リクルートワークス研究所の石原直子さん。
・・・日本企業の生産性が低い一番の理由は意思決定が遅いことだ。特に部長や本部長といった中間管理職がリスクを取らない構造に問題がある。例えば新しい事業を始めようとするとき、課長クラスは、ありとあらゆるリスクを潰してから部長に上げる。これにかなりの時間を取られる。部長はノーリスクの計画にはんこを押すだけ、というのはよくある風景だ。
現場が半年かけて準備したことが上層部の会議で「やはり実行しない」と決まることもある。この場合、現場は頑張ったけれども成果はゼロだ。いずれも、やるかやらないのかの判断を上の人がリスクを取って最初に決めてくれれば1分ですむ話だったりする。

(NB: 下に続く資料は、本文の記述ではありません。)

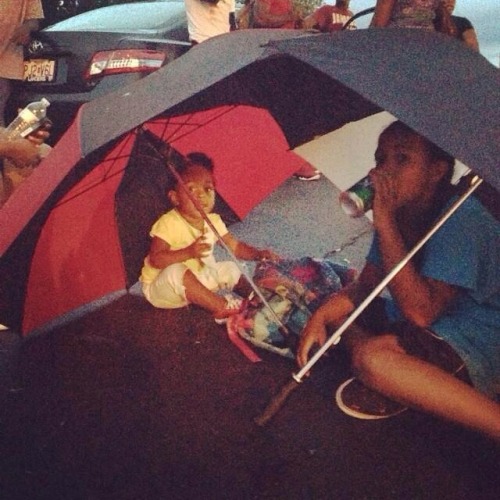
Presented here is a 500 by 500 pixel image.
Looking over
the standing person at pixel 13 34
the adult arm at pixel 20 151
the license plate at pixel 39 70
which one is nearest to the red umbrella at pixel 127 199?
the adult arm at pixel 20 151

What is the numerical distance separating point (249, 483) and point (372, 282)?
3.21ft

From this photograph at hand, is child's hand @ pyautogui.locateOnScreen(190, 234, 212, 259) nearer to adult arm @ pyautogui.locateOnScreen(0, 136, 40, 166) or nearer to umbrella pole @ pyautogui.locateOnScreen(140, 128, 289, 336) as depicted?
umbrella pole @ pyautogui.locateOnScreen(140, 128, 289, 336)

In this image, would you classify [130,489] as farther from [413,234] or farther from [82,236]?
[413,234]

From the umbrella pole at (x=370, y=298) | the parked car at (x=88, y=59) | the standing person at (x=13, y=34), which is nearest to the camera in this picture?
the umbrella pole at (x=370, y=298)

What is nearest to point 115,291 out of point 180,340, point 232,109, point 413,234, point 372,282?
point 180,340

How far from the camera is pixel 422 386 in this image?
2488mm

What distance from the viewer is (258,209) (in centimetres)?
545

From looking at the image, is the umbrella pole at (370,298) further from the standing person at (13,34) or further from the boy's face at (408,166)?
the standing person at (13,34)

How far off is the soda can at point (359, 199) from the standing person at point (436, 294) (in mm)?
29

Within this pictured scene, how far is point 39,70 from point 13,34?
57 centimetres

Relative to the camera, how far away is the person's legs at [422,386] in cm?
241

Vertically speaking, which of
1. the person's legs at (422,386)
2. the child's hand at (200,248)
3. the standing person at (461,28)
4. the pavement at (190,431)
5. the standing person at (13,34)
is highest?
the standing person at (461,28)

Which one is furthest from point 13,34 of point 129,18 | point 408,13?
point 408,13

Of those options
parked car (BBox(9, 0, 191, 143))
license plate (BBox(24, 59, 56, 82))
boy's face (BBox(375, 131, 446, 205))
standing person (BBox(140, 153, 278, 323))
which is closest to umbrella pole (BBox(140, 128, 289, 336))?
standing person (BBox(140, 153, 278, 323))
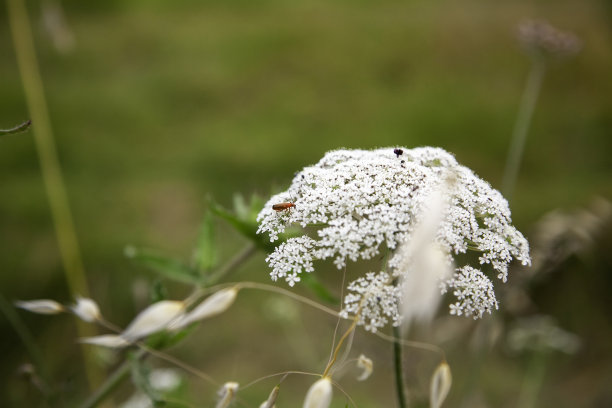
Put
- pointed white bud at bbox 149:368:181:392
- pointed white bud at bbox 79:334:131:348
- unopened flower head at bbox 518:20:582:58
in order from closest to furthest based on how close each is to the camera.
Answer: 1. pointed white bud at bbox 79:334:131:348
2. pointed white bud at bbox 149:368:181:392
3. unopened flower head at bbox 518:20:582:58

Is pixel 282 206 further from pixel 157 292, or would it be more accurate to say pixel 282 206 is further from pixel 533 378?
pixel 533 378

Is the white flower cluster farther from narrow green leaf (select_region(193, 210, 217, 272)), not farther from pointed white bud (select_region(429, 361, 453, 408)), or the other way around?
narrow green leaf (select_region(193, 210, 217, 272))

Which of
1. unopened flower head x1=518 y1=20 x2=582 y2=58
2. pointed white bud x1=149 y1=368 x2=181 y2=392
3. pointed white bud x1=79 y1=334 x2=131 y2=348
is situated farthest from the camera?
unopened flower head x1=518 y1=20 x2=582 y2=58

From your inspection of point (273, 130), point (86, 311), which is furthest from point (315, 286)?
point (273, 130)

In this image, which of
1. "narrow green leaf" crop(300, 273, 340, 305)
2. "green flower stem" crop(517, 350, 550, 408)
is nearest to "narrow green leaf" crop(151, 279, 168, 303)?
"narrow green leaf" crop(300, 273, 340, 305)

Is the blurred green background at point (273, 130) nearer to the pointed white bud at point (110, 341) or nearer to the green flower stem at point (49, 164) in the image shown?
the green flower stem at point (49, 164)
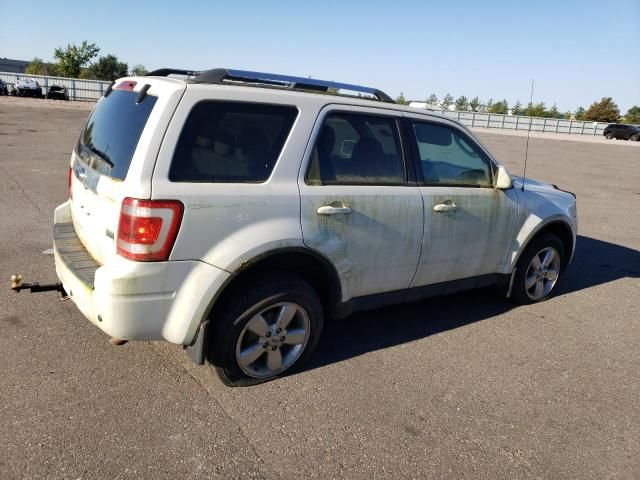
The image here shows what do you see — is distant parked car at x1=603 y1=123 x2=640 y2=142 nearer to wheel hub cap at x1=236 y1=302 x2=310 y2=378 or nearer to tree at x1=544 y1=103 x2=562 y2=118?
tree at x1=544 y1=103 x2=562 y2=118

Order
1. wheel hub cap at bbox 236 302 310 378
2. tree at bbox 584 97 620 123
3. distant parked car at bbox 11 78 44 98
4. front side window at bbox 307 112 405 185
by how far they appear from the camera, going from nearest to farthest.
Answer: wheel hub cap at bbox 236 302 310 378
front side window at bbox 307 112 405 185
distant parked car at bbox 11 78 44 98
tree at bbox 584 97 620 123

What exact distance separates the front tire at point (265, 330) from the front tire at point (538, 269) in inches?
87.8

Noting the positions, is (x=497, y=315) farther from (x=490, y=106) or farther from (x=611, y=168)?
(x=490, y=106)

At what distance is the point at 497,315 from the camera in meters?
4.65

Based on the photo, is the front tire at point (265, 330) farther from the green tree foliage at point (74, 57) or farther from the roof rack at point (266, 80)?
the green tree foliage at point (74, 57)

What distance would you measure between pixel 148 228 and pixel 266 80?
4.34 ft

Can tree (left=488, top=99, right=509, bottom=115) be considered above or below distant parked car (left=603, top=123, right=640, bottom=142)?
above

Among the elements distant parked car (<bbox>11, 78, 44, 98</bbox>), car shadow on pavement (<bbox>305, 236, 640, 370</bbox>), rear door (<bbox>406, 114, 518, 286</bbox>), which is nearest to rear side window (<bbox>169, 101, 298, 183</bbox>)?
rear door (<bbox>406, 114, 518, 286</bbox>)

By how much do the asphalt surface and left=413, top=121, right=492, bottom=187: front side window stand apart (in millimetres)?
1204

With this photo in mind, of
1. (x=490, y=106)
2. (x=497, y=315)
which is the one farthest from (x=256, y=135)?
(x=490, y=106)

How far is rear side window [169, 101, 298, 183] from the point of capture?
279 centimetres

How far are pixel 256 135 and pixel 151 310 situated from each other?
1.13 metres

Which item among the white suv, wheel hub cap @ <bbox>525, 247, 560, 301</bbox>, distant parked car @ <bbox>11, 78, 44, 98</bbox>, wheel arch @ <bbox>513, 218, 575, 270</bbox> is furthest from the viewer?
distant parked car @ <bbox>11, 78, 44, 98</bbox>

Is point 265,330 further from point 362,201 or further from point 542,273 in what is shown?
point 542,273
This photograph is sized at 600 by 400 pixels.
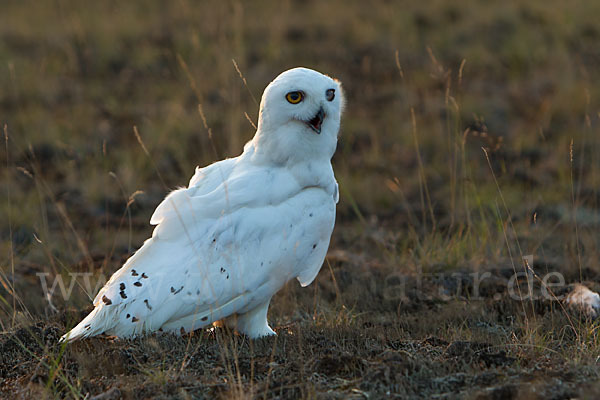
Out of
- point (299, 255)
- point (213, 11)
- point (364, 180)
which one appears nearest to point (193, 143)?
point (364, 180)

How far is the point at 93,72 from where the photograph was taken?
12.8 meters

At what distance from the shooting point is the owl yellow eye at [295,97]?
4.52 meters

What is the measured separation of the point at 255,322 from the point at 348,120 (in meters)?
7.17

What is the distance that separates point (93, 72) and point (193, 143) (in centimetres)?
324

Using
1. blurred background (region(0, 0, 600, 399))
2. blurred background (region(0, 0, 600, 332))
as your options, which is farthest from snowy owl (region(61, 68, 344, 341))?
blurred background (region(0, 0, 600, 332))

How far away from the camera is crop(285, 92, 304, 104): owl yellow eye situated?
4.52 m

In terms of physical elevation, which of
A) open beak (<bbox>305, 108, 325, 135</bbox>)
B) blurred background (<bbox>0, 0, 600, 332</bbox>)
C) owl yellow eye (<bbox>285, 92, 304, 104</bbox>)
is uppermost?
owl yellow eye (<bbox>285, 92, 304, 104</bbox>)

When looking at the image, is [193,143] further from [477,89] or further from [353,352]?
[353,352]

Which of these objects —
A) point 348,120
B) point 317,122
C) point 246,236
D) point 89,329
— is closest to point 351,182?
point 348,120

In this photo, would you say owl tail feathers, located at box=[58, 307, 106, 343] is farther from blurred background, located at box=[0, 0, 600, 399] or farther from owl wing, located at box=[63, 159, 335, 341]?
blurred background, located at box=[0, 0, 600, 399]

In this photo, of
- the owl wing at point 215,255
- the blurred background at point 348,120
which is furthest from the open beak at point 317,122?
the blurred background at point 348,120

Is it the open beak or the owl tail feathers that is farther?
the open beak

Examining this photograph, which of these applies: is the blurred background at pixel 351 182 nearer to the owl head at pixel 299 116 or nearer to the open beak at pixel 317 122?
the owl head at pixel 299 116

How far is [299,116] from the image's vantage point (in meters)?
4.55
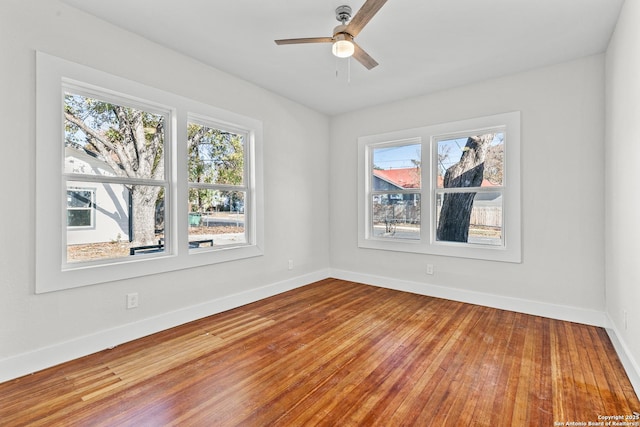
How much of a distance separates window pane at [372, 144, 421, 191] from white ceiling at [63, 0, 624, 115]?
40.6 inches

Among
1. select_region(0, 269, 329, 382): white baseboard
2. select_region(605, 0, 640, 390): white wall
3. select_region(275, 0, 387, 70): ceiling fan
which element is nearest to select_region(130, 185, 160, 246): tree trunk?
select_region(0, 269, 329, 382): white baseboard

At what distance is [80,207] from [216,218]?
1280 mm

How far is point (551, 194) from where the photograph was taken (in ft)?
10.8

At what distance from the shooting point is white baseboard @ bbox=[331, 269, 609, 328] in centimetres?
312

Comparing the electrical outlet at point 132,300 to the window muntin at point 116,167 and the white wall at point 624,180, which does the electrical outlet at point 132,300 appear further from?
the white wall at point 624,180

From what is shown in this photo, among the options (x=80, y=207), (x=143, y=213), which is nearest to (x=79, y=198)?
(x=80, y=207)

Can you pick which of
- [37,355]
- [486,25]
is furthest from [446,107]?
[37,355]

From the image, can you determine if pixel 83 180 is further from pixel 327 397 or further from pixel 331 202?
pixel 331 202

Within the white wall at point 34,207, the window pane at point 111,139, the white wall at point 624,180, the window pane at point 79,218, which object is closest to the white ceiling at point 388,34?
the white wall at point 34,207

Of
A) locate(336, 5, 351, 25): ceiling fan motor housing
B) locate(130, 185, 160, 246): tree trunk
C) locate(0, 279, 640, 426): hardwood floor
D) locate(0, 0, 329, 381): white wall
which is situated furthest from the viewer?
locate(130, 185, 160, 246): tree trunk

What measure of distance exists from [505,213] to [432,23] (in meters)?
2.24

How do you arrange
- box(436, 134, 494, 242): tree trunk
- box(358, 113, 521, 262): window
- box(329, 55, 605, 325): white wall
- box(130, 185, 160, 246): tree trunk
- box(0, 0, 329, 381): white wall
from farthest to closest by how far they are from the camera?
box(436, 134, 494, 242): tree trunk < box(358, 113, 521, 262): window < box(329, 55, 605, 325): white wall < box(130, 185, 160, 246): tree trunk < box(0, 0, 329, 381): white wall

こうした意思決定の構造を残していては生産性は上がらない。管理職の責任と権限をきちんと定義する必要がある。管理職はリスクをとるからこそ高い給料をもらっているはずだ。責任を分散する体制も意思決定のスピードを落とす。年収2000万円の部長が5人いるより、年収1億円の部長1人がリスクをとって決めた方がいい。イノベーションも生まれやすくなる・・・

残業を減らすためには、旧来の日本型働き方を変える必要があります。原文をお読みください。